As Domestic Abuse Rises, U.K. Failings Leave Victims in Peril

At least 26 women and girls have been killed during the coronavirus lockdown, and others were trapped with abusers. But pleas for emergency support have largely gone unanswered.

LONDON — The British government, after failing to heed early warnings that domestic abuse would soar during the coronavirus lockdown, is still struggling to adequately respond more than four months later. For victims trapped with their abusers, the consequences have been catastrophic.

During the first month after the lockdown began in late March, sixteen women and girls were killed in suspected domestic homicides — more than triple the number from the same period in 2019. At least 10 more have died in the two months since then. The oldest of them was 82 years old. The youngest, killed alongside her mother and 4-year-old sister, was 2.

Distress calls to abuse hotlines are soaring. Charities are overwhelmed, while some emergency housing providers cannot meet demand. An already overstretched court system is suffering lengthy delays and has allowed some abusers to return home, despite restraining orders.

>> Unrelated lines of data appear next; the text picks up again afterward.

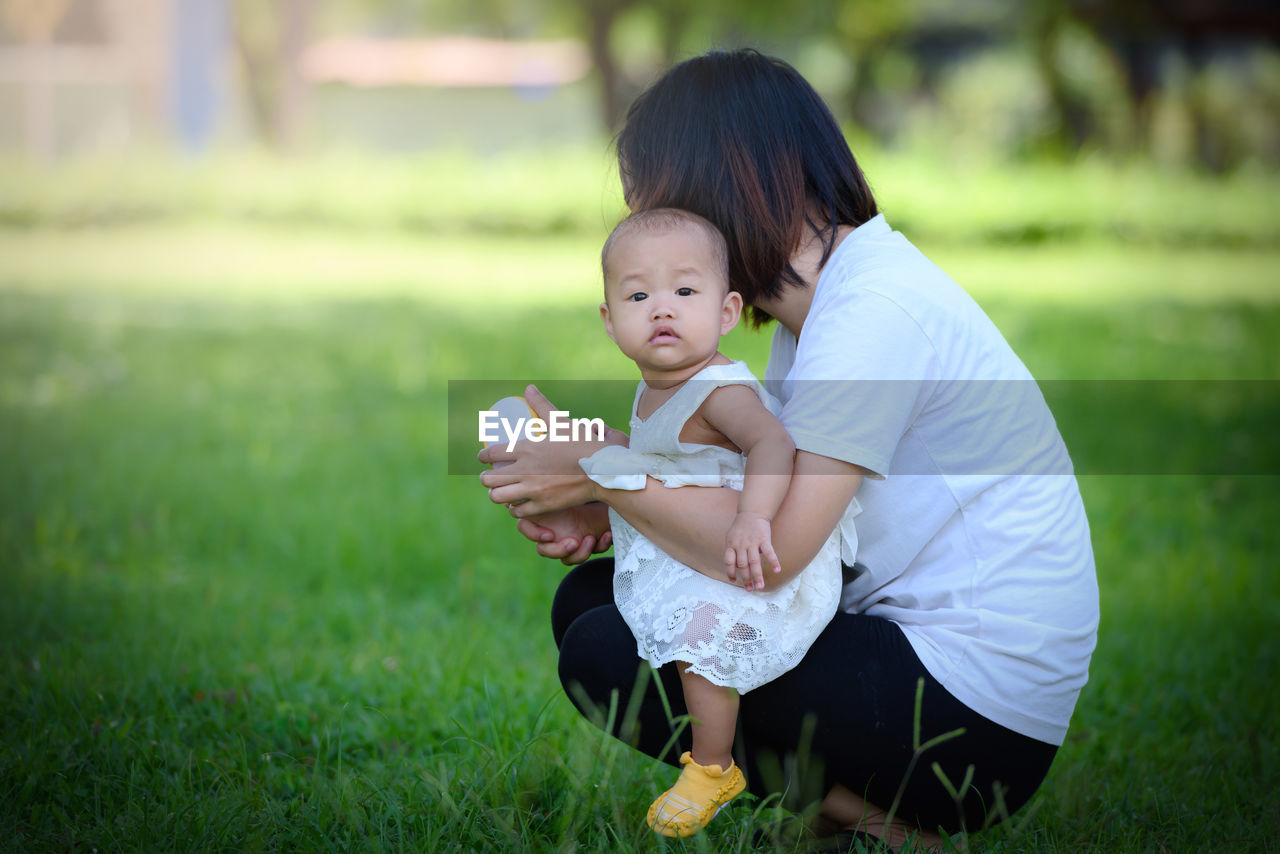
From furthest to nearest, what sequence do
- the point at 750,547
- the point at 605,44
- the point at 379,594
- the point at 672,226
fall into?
the point at 605,44
the point at 379,594
the point at 672,226
the point at 750,547

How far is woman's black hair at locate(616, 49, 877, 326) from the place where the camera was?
2.10 m

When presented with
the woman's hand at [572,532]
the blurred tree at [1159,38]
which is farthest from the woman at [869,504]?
the blurred tree at [1159,38]

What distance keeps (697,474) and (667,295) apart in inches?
11.8

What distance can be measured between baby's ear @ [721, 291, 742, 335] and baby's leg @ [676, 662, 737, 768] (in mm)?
582

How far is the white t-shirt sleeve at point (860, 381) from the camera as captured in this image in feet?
6.13

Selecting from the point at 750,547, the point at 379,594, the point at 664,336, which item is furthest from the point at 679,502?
the point at 379,594

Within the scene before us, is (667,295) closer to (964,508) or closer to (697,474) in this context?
(697,474)

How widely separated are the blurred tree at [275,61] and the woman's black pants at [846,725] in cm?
1913

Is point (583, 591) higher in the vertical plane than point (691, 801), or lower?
higher

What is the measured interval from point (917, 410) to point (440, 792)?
3.53 feet

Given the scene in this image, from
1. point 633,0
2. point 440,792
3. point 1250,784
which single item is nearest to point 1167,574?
point 1250,784

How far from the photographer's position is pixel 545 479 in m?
2.09

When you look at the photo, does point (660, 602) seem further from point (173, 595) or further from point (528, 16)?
point (528, 16)

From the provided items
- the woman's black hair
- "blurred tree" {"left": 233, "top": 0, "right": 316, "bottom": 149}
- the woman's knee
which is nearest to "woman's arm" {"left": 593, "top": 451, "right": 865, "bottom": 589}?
the woman's knee
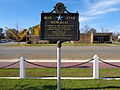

By contrast, New Zealand included domestic abuse preparations in its broader lockdown planning from the start. Italy, Spain and other countries set up nationwide programs to house abuse victims in hotels if existing shelters were full. Germany made an open-ended pledge to fund shelters and other crucial services.

Britain did none of this. Interviews with more than 50 government and law enforcement officials, academic experts, front-line support workers and abuse survivors show that British leaders never prioritized domestic abuse in lockdown planning and are still failing to quickly provide help. Early in the lockdown, the government promised 37 million pounds, or about $46 million, in emergency funds for domestic abuse charities, but as yet only £1 million has reached front-line organizations.

The National Oversight Group on Domestic Abuse — a cross-party advisory group set up under former Prime Minister Theresa May — has not convened once during the pandemic. The government’s overall pandemic plan, published on March 3, includes no mention of domestic abuse.

The government did not commission its first strategic action plan for addressing domestic abuse until late May — two months after lockdown commenced — and the resulting report found that violence against women and girls was “still not being factored into the highest levels of the pandemic response.”

“There is no defined government strategy at all,” said Jess Phillips, a Labour lawmaker who speaks for the opposition on domestic violence policy. “Some services have got no funding to keep going.”

The government contests that. Victoria Atkins, the minister in charge of the government’s response to domestic violence, said in a statement that the officials had provided financial support, communicated regularly with charities and was “committed to supporting victims and bringing perpetrators to account.”

The list of 26 women and girls believed to have been killed by male partners or relatives during the lockdown was originally compiled by the Counting Dead Women Project, a group of researchers who have testified before Parliament about homicides of women. The New York Times corroborated the number through police and court records, open-source research, press reports and interviews.

Counting Dead Women only tracks killings of women and girls by men. It does not include transgender victims, meaning the true total is very likely higher. The Times also identified eight cases in which a man was suspected to have been killed by a partner or relative during lockdown.